The ruling sent shockwaves through the sport of figure skating and the Olympic community at large. While one can argue that there's no such thing as an entirely level playing field — there will always be someone who's naturally taller or shorter, or whose wealth affords them better training — clean sport is supposed to be a universal value. It's a sacred tenet that everyone should be striving for excellence fairly. And when someone does cheat, the expectation is that they will be dealt with swiftly and that fairness will be upheld. How were the other women in Beijing supposed to go out there and skate, knowing the competition wasn't fair? How were the other athletes who had spent years going through the indignities of antidoping protocols supposed to feel now?
With the integrity of the Games in crisis, the International Olympic Committee (IOC) announced that there would be no medal ceremonies for events in which Valieva made the podium. That meant that no medals would be awarded in the figure-skating team event — where Valieva and her ROC teammates finished first — or in the women's final if Valieva, who was favored to win gold, placed in the top three. Even the thought of it was crushing. That moment of receiving a medal, under the light of the Olympic flame, with your national flag raised, is a central part of the Olympic experience. No medal awarded once the case had been settled could replicate it or even come close.
But there would, in fact, be a medal ceremony in the women's event. Skating last, Valieva's free skate seemed to go wrong from the start. She under-rotated and stepped out of her opening quad salchow, and things never improved. She fell twice and only landed one or two jumping passes cleanly. Her uncharacteristically disastrous performance not only bumped her out of gold-medal position but off the podium altogether. Teammates Anna Shcherbakova and Alexandra Trusova took gold and silver, respectively, and Japan's Kaori Sakamoto earned the bronze.
The actual standings, however, were nothing compared to the meltdown that followed. As Valieva walked backstage, Trusova was seen sobbing, screaming, and even apparently refusing to go to the podium at one point. NBC commentator Johnny Weir translated some of her distraught words as, "I can't see this. I won't see this." Valieva was in tears and being comforted by what appeared to be an Olympics volunteer, while Shcherbakova stood alone and stony-faced, without anyone from her team to congratulate her. Even Sakamoto's happy tears seemed burdened and disbelieving at first, although she appeared much happier as the minutes went on, skipping out onto the ice and later gleefully embracing teammate Wakaba Higuchi in one of the sweeter moments of a devastating and chaotic event.
This is certainly not the Olympics anyone dreamed of, overshadowed by a doping scandal and all the questions it has raised.

LISTED ENTRIES |
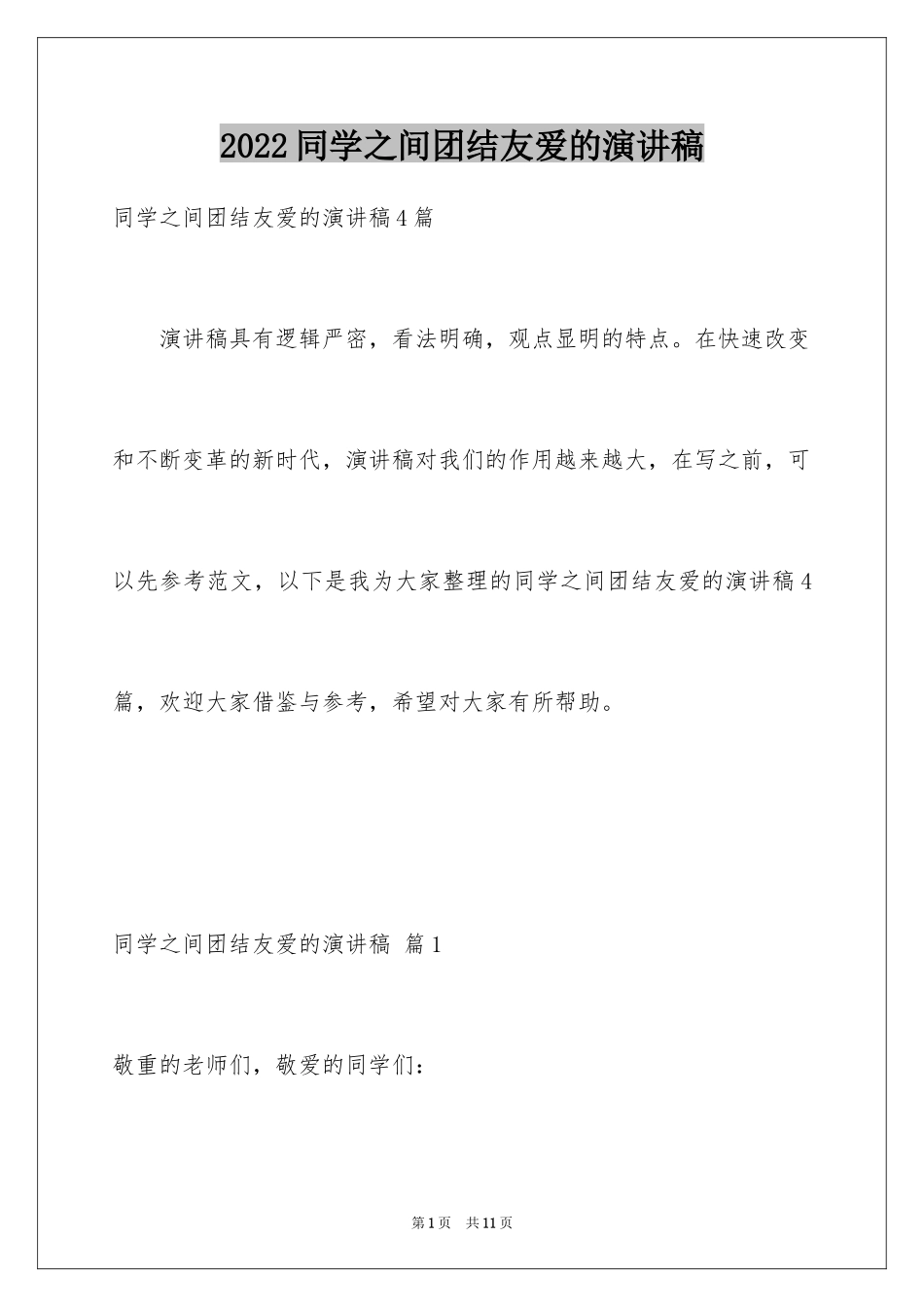 2022 同学之间团结友爱的演讲稿

同学之间团结友爱的演讲稿 4 篇

演讲稿具有逻辑严密，看法明确，观点显明的特点。在快速改变和不断变革的新时代，演讲稿对我们的作用越来越大，在写之前，可以先参考范文，以下是我为大家整理的同学之间团结友爱的演讲稿 4 篇，欢迎大家借鉴与参考，希望对大家有所帮助。

同学之间团结友爱的演讲稿 篇 1

敬重的老师们，敬爱的同学们：

第 1 页 共 11 页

EXERCISE 1 | Please quote the figure-skating passage from "The actual standings, however, were" to "and chaotic event.", inclusive.
EXERCISE 2 | Summarize the figure-skating passage in two sentences.

EXERCISE RESULT 1 |
The actual standings, however, were nothing compared to the meltdown that followed. As Valieva walked backstage, Trusova was seen sobbing, screaming, and even apparently refusing to go to the podium at one point. NBC commentator Johnny Weir translated some of her distraught words as, "I can't see this. I won't see this." Valieva was in tears and being comforted by what appeared to be an Olympics volunteer, while Shcherbakova stood alone and stony-faced, without anyone from her team to congratulate her. Even Sakamoto's happy tears seemed burdened and disbelieving at first, although she appeared much happier as the minutes went on, skipping out onto the ice and later gleefully embracing teammate Wakaba Higuchi in one of the sweeter moments of a devastating and chaotic event.

EXERCISE RESULT 2 | A ruling shook figure skating and the Olympic community, and the IOC announced that no medal ceremonies would be held for events in which Valieva made the podium. In the women's final, though, Valieva fell twice and dropped off the podium as Shcherbakova, Trusova and Sakamoto took the medals, and a chaotic scene followed with Trusova sobbing and Valieva in tears.